··· Page extract ···
Notation: Let $v$ be any truth assignment to the sentence variables. Given any sentence $A$, by $A^\prime$ we denote $$ \begin{cases} A, &\text{if }v(A) = T; \\ \neg A, &\text{if }v(A) = F. \end{cases} $$

Main Lemma: Suppose that $A$ is a sentence, and $b_1 , \ldots , b_n$ are all of the sentence variables that occur in $A$. If $v$ is any truth assignment to the sentence variables, then $$b_1^\prime , \ldots , b_n^\prime \vdash A^\prime.$$

Proof sketch of Main Lemma: We proceed by induction on the complexity of $A$, the number of logical connectives in $A$.

  • The base case consists of $A$ being a sentence variable itself, and the result follows trivially.
  • In the inductive case where $A \equiv \neg A_0$, note that we have that $b_1^\prime , \ldots , b_n^\prime \vdash A_0^\prime$. We handle the cases $v(A_0) = T$ and $v(A_0) = F$ separately, noting how $A^\prime$ is related to $A_0^\prime$.
··· Dataset section ···
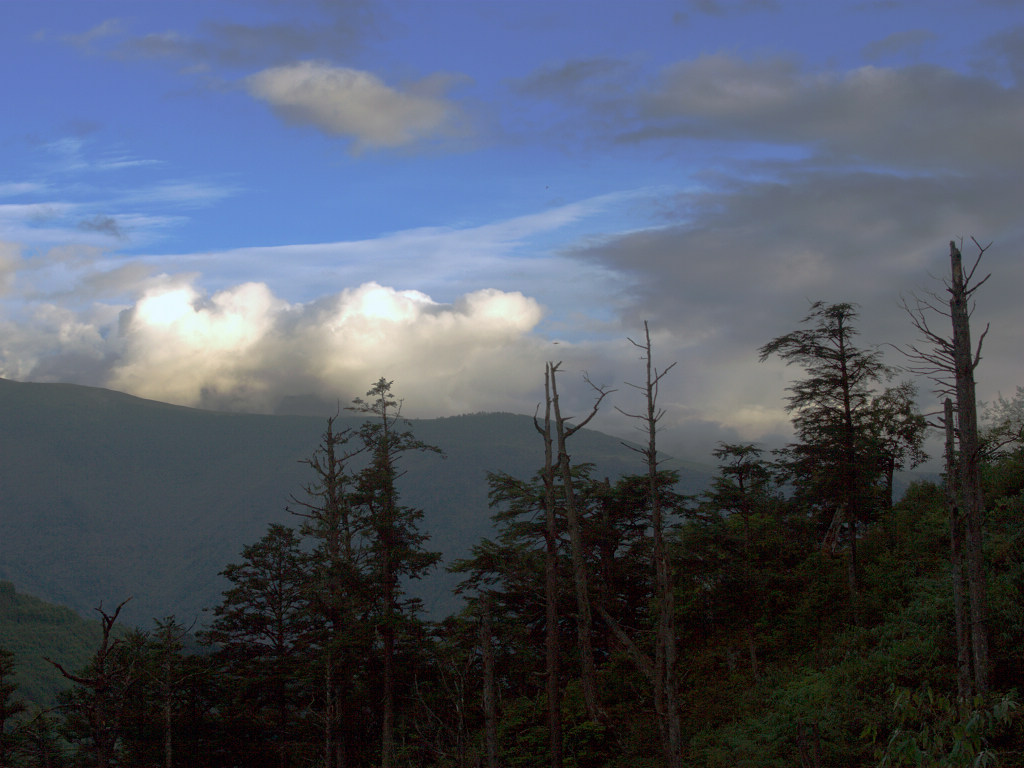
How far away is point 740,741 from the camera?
···
### Task instructions
• 1. In the truth-assignment proof sketch, what does the notation $A^\prime$ mean? Answer in one to three sentences.
• 2. Extend the truth-assignment proof sketch past its final sentence.

### Results
• 1. $A^\prime$ depends on the truth assignment $v$. It is $A$ itself when $v(A) = T$, and it is $\neg A$ when $v(A) = F$.

• 2.
  • In the inductive case where $A \equiv A_0 \rightarrow A_1$, note that by the induction hypothesis we already have that \begin{gather} b_0^\prime , \ldots , b_n^\prime \vdash A_0^\prime; \\ b_0^\prime , \ldots , b_n^\prime \vdash A_1^\prime. \end{gather} We look at the four possible combinations of $v(A_0)$ and $v(A_1)$ separately, noting how $A^\prime$ is related to $A_0^\prime$ and $A_1^\prime$ in each case. $\vdash$

Once the Main Lemma has been established, one can proceed rather quickly to the proof of Adequency as follows.

Proof of Adequacy: Let $A$ be any tautology, and let $b_1 , \ldots , b_n$ be the sentence variables which occur in $A$. As any truth assignment makes $A$ true, by the Main Lemma we have that $$*b_1 , \ldots , *b_{n-1}, *b_n \vdash A,$$ where $*b_i$ denotes an arbitrary choice between $b_i$ and $\neg b_i$. That is, the Main Lemma gives us $2^n$ different formal proofs.

Fixing some choice for $*b_1 , \ldots , *b_{n-1}$, note that as \begin{gather} *b_1 , \ldots , *b_{n-1}, b_n \vdash A; \\ *b_1 , \ldots , *b_{n-1}, \neg b_n \vdash A, \end{gather} by the Deduction Theorem it follows that \begin{gather} *b_1 , \ldots , *b_{n-1} \vdash b_n \rightarrow A; \\ *b_1 , \ldots , *b_{n-1} \vdash \neg b_n \rightarrow A. \end{gather} We may then conclude that $$*b_1 , \ldots , *b_{n-1} \vdash A.$$ Note that this gives us an additional $2^{n-1}$ formal proofs.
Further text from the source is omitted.